▶ **PROVIDED PASSAGE**:
## START
Personal information
- Full name: Yasmin Frances Kaashoek
- Nickname: Yas
- Nationality: British
- Born: 3 March 1999 (age 26) Devizes, England, United Kingdom
- Hometown: Bournemouth, England, United Kingdom
- Height: 1.83 m (6 ft 0 in)
- Weight: 66 kg (146 lb)
- Spike: 280 cm (110 in)
- Block: 265 cm (104 in)
- College / University: LeAF Studio

Volleyball information
- Position: Opposite hitter
- Current club: Wessex Volleyball

National team
| 2014– | England |

= Yasmin Kaashoek =

British volleyball player

Yasmin Frances Kaashoek (born 3 March 1999) is a British volleyball player, a member of the England women's national junior volleyball team and Wessex Volleyball Club, a competitor at the CEV U18 European Beach Volleyball Championships and Inaugural World U17 Beach Volleyball Championships where she alongside Anaya Evans became the first England duo to finish top-10 in an international competition.

==Personal life==
Yasmin was born in Devizes to Hans Kaashoek. She has a younger brother aged fifteen who plays football in his school years.
## END
▶ **GOAL**:
How would the Yasmin Kaashoek biography above continue after its last sentence? You won't need the material for this.

▶ **INFORMATION PROVIDED**:
## START
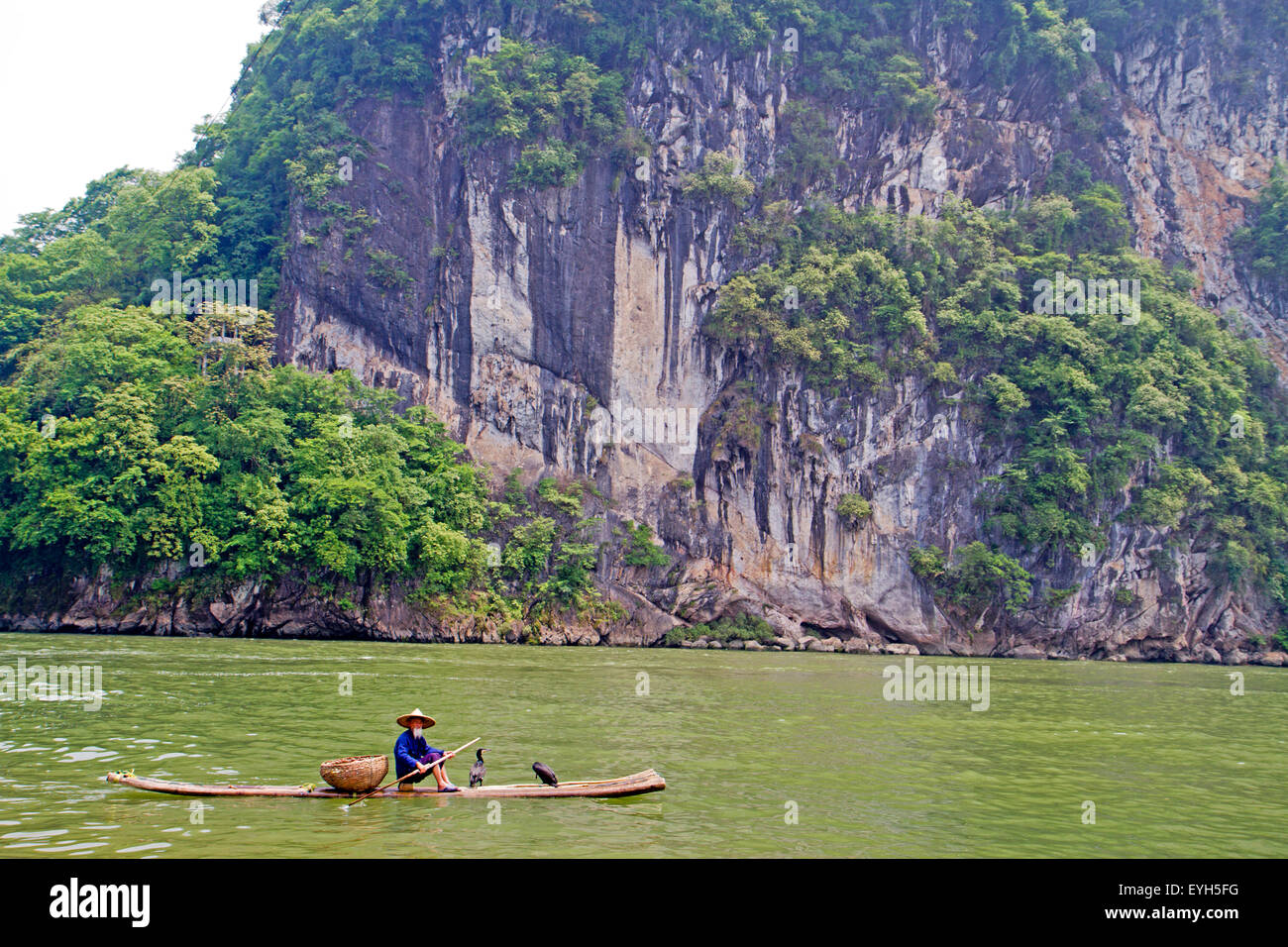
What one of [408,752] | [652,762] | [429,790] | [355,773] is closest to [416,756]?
[408,752]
## END
▶ **RESULT**:
==Career==
Yasmin found volleyball and began playing for Devizes Volleyball from a young age. Her passion and talent grew and was noticed by coaches at regional training. Yasmin was selected to represent the South West in the Inter-Regional Competition which caught scouts’ eyes. Yasmin soon was further selected to train with the England Cadets well as the England Junior Beach Squad winning her first international caps months later.
Yasmin moved to LeAF Elite Athlete Academy to join the volleyball programme alongside other national junior greats.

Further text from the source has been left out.